Explanation:
To prove that option 'B' is the correct answer, we need to show that if G/Z is cyclic, then G is abelian.

Definition:
Let's start by defining some terms:
- Z(G) is the center of the group G, which is the set of elements that commute with every element of G. In other words, Z(G) = {z ∈ G | zg = gz for all g ∈ G}.
- G/Z is the quotient group of G by Z, which is the set of cosets of Z in G. In other words, G/Z = {gZ | g ∈ G}.

Proof:
We will prove that if G/Z is cyclic, then G is abelian.

Step 1: Assume G/Z is cyclic.
Since G/Z is cyclic, there exists an element gZ ∈ G/Z such that every element of G/Z can be expressed as a power of gZ. Let's denote this element as gZ = (gZ)^k for some integer k.

Step 2: Express elements of G/Z in terms of cosets.
For any element x ∈ G, we can express the coset xZ as xZ = (gZ)^m for some integer m.

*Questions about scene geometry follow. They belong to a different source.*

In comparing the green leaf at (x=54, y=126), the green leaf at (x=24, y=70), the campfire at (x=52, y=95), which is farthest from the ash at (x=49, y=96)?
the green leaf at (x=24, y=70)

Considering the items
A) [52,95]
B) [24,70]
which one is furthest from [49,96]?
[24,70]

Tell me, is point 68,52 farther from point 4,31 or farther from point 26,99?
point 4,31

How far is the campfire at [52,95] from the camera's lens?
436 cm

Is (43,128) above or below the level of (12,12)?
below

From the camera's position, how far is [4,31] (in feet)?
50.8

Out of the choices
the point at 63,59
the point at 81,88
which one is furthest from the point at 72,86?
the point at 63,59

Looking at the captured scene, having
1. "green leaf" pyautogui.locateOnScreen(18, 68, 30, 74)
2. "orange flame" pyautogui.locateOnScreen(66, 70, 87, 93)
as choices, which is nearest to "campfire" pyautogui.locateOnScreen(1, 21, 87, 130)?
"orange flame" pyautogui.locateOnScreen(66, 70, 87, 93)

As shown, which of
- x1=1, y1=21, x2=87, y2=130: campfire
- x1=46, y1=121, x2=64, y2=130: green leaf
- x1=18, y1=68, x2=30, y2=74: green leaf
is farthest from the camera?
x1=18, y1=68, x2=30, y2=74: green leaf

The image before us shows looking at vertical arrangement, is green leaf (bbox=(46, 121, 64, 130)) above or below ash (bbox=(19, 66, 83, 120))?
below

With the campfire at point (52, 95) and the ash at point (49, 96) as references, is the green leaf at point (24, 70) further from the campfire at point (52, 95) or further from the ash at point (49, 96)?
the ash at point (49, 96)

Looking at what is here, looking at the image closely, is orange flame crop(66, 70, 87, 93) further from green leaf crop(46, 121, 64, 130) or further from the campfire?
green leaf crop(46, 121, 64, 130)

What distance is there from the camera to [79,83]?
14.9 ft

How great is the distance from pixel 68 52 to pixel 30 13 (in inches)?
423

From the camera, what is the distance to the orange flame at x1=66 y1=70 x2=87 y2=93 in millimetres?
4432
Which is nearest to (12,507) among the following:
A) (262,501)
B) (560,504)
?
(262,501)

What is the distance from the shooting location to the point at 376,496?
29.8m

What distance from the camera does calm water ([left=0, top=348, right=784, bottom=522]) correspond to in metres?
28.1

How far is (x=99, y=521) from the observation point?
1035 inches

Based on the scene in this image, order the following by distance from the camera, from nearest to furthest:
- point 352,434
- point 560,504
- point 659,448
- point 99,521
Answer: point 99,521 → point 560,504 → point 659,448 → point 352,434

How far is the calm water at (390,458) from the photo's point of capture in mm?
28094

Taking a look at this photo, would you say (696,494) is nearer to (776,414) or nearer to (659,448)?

Step 3: Express elements of G in terms of cosets.
Using the coset notation, we can express any element x ∈ G as x = gz for some g ∈ G and z ∈ Z.

Step 4: Simplify the expression.
Now, let's substitute the expression for x in terms of cosets into the expression for cosets in terms of gZ:
gz = (gZ)^m

Step 5: Use the definition of Z(G).
Since z ∈ Z(G), we know that gz = zg for all z ∈ Z(G). Therefore, we can rewrite the expression as:
zg = (gZ)^m

Step 6: Simplify the expression further.
Using the properties of cosets, we can rewrite the expression as:
gZ = (gZ)^m

Step 7: Deduce that m = 1.
Since every element of G/Z can be expressed as a power of gZ, we can conclude that m = 1.

Step 8: Conclude that G is abelian.
If m = 1, then x = gz = zg for all x ∈ G and z ∈ Z(G). Therefore, every element of G commutes with every element of G, which means G is abelian.

Conclusion:
Based on the proof above, if G/Z is cyclic, then G is abelian. Therefore, option 'B' is the correct answer.